* _Task_:
Copy exactly the lines from the one containing "19th ISOLS Conference – Kanazawa 2017" through the last line of the records below, both included, and leave out the pictures.

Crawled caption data

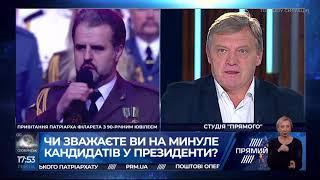 Головне, що треба запитати у кандидатів в президенти: ми йдемо в НАТО, чи ні - Гримчак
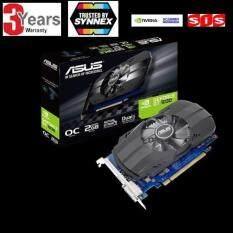 ซื้อ Asus Phoenix Geforce® Gt 1030 Oc Edition 2Gb Gddr5 Is The Best For Compact Pc Build And Home Entertainment Ph Gt1030 O2G 3 Years By Synnex Sis Scanner กรุงเทพมหานคร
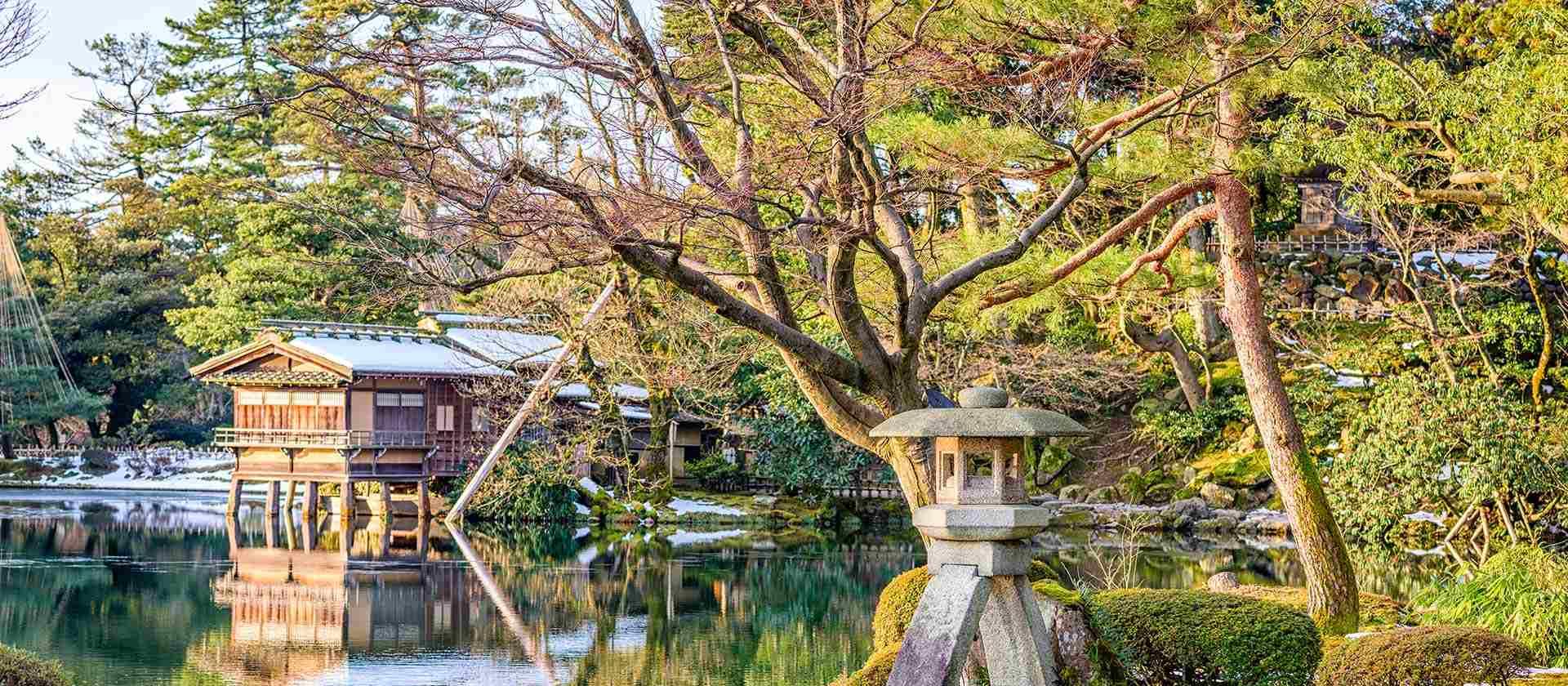 19th ISOLS Conference – Kanazawa 2017
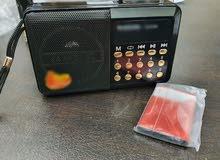راديو 2*1 لرمضان يسمعك القران طول اليوم والصوت خيال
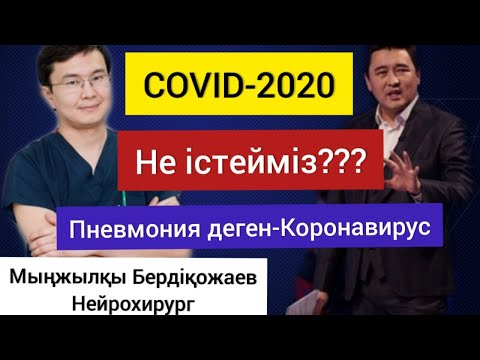 COVID-2020    Коронавируспен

* _Exercise output_:
 19th ISOLS Conference – Kanazawa 2017
راديو 2*1 لرمضان يسمعك القران طول اليوم والصوت خيال
 COVID-2020    Коронавируспен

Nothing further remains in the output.